**BLOCCO DI TESTO**

Dall’interno del Jackie Husband Stand

Avevo voglia di vedere il Firhill Stadium anche perché, fino alla stagione 2011/12, quello stadio che sorge a Maryhill era stata casa anche dei Glasgow Warriors che si erano poi spostati, nell’annata successiva, ad ovest allo Scotstoun Stadium. Avevo visto molte immagini del campo con le “acca” e anche, quando ero ancora in Italia, una gara dei Jags (credo contro il Celtic, se ben ricordo) trasmessa da Sky Italia quando seguiva il campionato scozzese (ovvero, trasmettendo le gare di Celtic e Rangers).

Insomma, perché abbia aspettato quasi sette anni per andare al Firhill resta uno di quei misteri cui non sai darti una risposta e la colpa, spesso, la dai al fatto che “vabbè son qui vicino ci vado presto” ma poi quel “presto” non arriva mai.

L’interno della magnifica Queen’s Cross Church

Raggiungere il Firhill da Edimburgo non è cosi scomodo, oltretutto. “Solito” treno da Haymarket (o Waverley, se siete in centro) direzione Glasgow e ultima fermata Glasgow Queen Street, poi ci sono due opzioni: o si prende la metropolitana (che, a mio parere, è comunque un’esperienza da fare) scendendo alla fermata St George’s Cross, poi si risale a piede Maryhill Rd fino allo stadio, oppure si fanno due passi in centro fino alla stazione Glasgow Central e si prende il bus della First (se ben ricordo, il 60 o 60A simpliCITY ma sempre meglio controllare il sito della compagnia di trasporti) che parte dalla fermata di fianco alla stazione e vi lascia ad un centinaio di metri scarsi dallo stadio (nome della fermata, Bonawe St).

La zona attorno allo stadio non è propriamente turistica (c’è un pub, The Woodside Inn, frequentato dai tifosi dei Jags nei pre-partita) ma a due passi dal Firhill c’è comunque una vera e propria gemma che straconsiglio di visitare. Si tratta della Free Church of St Matthew, conosciuta col nome di The Mackintosh Church.

Questo edificio è l’unica chiesa disegnata da Charles Rennie Mackintosh, architetto di fama mondiale che ha lasciato numerosi capolavori in giro per il mondo (tra cui il mio preferito è la Glasgow School of Art) si può visitare solo tre giorni alla settimana (lunedì, mercoledì e venerdì) per cui consiglio, se si volesse fare doppietta, di andare al Firhill quando i Jags hanno un anticipo il venerdì sera – oppure fare serata a Glasgow (che è sempre una grande idea!) e andare il sabato alla partita.

Altro motivo per vedere il Partick Thistle in casa è la loro mascotte, Kingsley, che nonostante sia stata ‘imposta’ dallo sponsor di turno non riesco a non farmela piacere.

Kingsley nel pre-partita del match contro l’Ayr United

La mia prima visita è stata ad inizio agosto, seconda giornata della stagione 2019/20 di Scottish Championship con il Partick Thistle che, nell’anticipo del venerdì sera, ospitava il Dundee United di Lawrence Shankland, strafavorito per la vittoria finale del torneo.

**DATI ARCHIVIATI**

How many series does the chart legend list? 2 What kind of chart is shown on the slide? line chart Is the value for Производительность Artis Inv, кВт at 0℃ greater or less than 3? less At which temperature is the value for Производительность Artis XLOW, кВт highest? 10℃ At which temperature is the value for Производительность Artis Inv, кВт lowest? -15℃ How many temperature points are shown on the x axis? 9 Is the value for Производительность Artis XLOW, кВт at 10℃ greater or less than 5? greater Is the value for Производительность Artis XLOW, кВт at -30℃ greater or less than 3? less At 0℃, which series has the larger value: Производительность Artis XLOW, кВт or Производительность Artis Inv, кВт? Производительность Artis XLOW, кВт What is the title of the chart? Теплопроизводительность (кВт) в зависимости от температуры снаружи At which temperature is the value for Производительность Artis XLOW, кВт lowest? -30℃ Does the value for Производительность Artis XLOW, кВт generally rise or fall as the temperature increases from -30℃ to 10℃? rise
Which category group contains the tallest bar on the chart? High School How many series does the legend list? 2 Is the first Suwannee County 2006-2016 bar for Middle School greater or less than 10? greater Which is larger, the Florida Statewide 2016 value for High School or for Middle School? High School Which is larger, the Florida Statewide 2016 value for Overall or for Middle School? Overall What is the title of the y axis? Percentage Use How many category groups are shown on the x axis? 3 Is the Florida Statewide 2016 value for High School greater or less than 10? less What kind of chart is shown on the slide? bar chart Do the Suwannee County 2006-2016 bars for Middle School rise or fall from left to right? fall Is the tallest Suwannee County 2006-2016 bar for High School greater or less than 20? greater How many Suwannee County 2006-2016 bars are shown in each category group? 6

**ELENCO ATTIVITÀ**
1. Rispondi a queste domande sul testo dedicato al Firhill Stadium:
(a) In quale stadio si sono trasferiti i Glasgow Warriors?
(b) Come si chiama la fermata dell'autobus vicina allo stadio?
(c) In quali giorni della settimana si può visitare la Mackintosh Church?
2. Per favore, traduci in inglese questa frase del testo sul Firhill Stadium: "Si tratta della Free Church of St Matthew, conosciuta col nome di The Mackintosh Church."
3. Prosegui il racconto della visita al Firhill Stadium a partire dall'ultima frase del testo.
Il materiale proviene da un'altra fonte.

**RISPOSTE NUMERATE**
1.
(a) Allo Scotstoun Stadium.
(b) Bonawe St.
(c) Lunedì, mercoledì e venerdì.

2. This is the Free Church of St Matthew, known as The Mackintosh Church.

3.
La gara era in diretta su BBC Scotland ma, nonostante una leggera pioggia scesa nel pre-partita, orario, giorno e importanza dell’avversario avevano comunque richiamato un buon pubblico. Anche da Dundee erano arrivati in tanti a sostenere gli Arabs (che avevo visto, pochi giorni prima, debuttare in casa con un successo netto sull’Inverness Caley Thistle, gara di cui parlerò prossimamente) e la cornice, in generale, non poteva essere migliore.

Il concourse del Jackie Husband Stand con poster in ricordo di John Lambie

Il Firhill Stadium presenta i segni degli anni passati e dei mancati restauri cui andrebbe sottoposto ma anche cosi, anche senza la terrace che è stata incredibilmente tolta lasciando solo i tre lati coperti, ha decisamente (almeno per me) un grande fascino.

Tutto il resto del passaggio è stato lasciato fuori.